A funny thing happened when Montpelier (Vt.) High held its sign-up day for fall activities. Not one of the school's 380 students—about half of whom are girls—expressed any interest in being a cheerleader. Never before had the Solon football team gone into a season without the support of at least a few waving pom-poms.
"Cheerleading is not so much a way of gaining social status anymore," says principal Peter Clarke. "It's now judged on its own merits." Indeed, more of the girls at Montpelier High are playing sports, a development worth cheering about. Last year the school had 10 fall cheerleaders, but most of them graduated. This year's freshmen prefer playing field hockey.
Lest the Solon football team, which is 0-2 so far, feel unloved, parents and teachers are trying to organize their own cheerleading squad. "The women faculty members are planning something for an upcoming game, but I'm not sure what," says Clarke. "I think they're out seeing what uniforms they can fit into."
WOOD STRIKES BACK
Former New York Yankee scout Dave Cook has invented a new wood bat that is harder to break and therefore might hold off the projected switch to aluminum bats in the major and minor leagues (SI, July 24). Call it the Neapolitan: It has a 23-inch-long handle made of white ash, a seven-inch section of hickory in the middle and three or four inches of soft maple at the top. The three pieces are held together by finger joints and an epoxy-type glue.

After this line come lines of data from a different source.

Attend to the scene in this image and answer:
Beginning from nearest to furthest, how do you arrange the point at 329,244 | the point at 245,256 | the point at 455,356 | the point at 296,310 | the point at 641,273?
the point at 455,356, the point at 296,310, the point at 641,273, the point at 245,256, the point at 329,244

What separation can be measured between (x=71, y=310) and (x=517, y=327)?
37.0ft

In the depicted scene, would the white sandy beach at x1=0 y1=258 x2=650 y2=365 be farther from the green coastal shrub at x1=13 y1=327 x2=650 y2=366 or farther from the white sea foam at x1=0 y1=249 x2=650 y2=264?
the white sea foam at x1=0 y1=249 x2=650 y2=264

Cook, whose family owns a wood and adhesives business near Chicago, says his bat is more durable than other wood ones because he uses such high-quality ash in the handle. This might help offset the main advantage aluminum bats have over wood ones: The metal bats don't break, and thereby save teams a lot of money. Cook's bat won't break that often, either.

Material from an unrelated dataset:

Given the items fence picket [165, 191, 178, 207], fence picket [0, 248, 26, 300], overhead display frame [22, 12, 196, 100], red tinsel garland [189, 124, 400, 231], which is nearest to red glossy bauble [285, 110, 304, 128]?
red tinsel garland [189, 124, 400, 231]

Cook's bats also have a larger sweet spot—those seven inches of hard, heavy hickory—than aluminum or traditional wood bats and, thanks to the lightweight maple at the end, are lighter than many aluminum models. Hillerich & Bradsby, the maker of Louisville Sluggers, has been testing Cook's model and is producing a small batch for use by college teams this fall.
As for his bat's sticking power, Cook says, "If the job is done right, the bat will never fall apart. The strongest part of the bat is where it's glued."
HOLD THE MUD, PLEASE
There were several noteworthy developments at the recent World Wrestling Championships in Martigny, Switzerland. The U.S. team turned in its finest performance ever, placing six wrestlers in the finals and finishing second in the team race, just nine points behind the Soviets (79-70). Olympic gold medalist John Smith got his second world title at 136.5 pounds—only two other U.S. wrestlers have won three world or Olympic crowns—and fellow Seoul champion Kenny Monday stunned Arsen Fadzaev of the U.S.S.R. 6-1 to win the 163-pound class. The Soviets had moved Fadzaev, the defending world and Olympic champ at 149.5 pounds and perhaps the best wrestler alive, up a class to try to defeat Monday.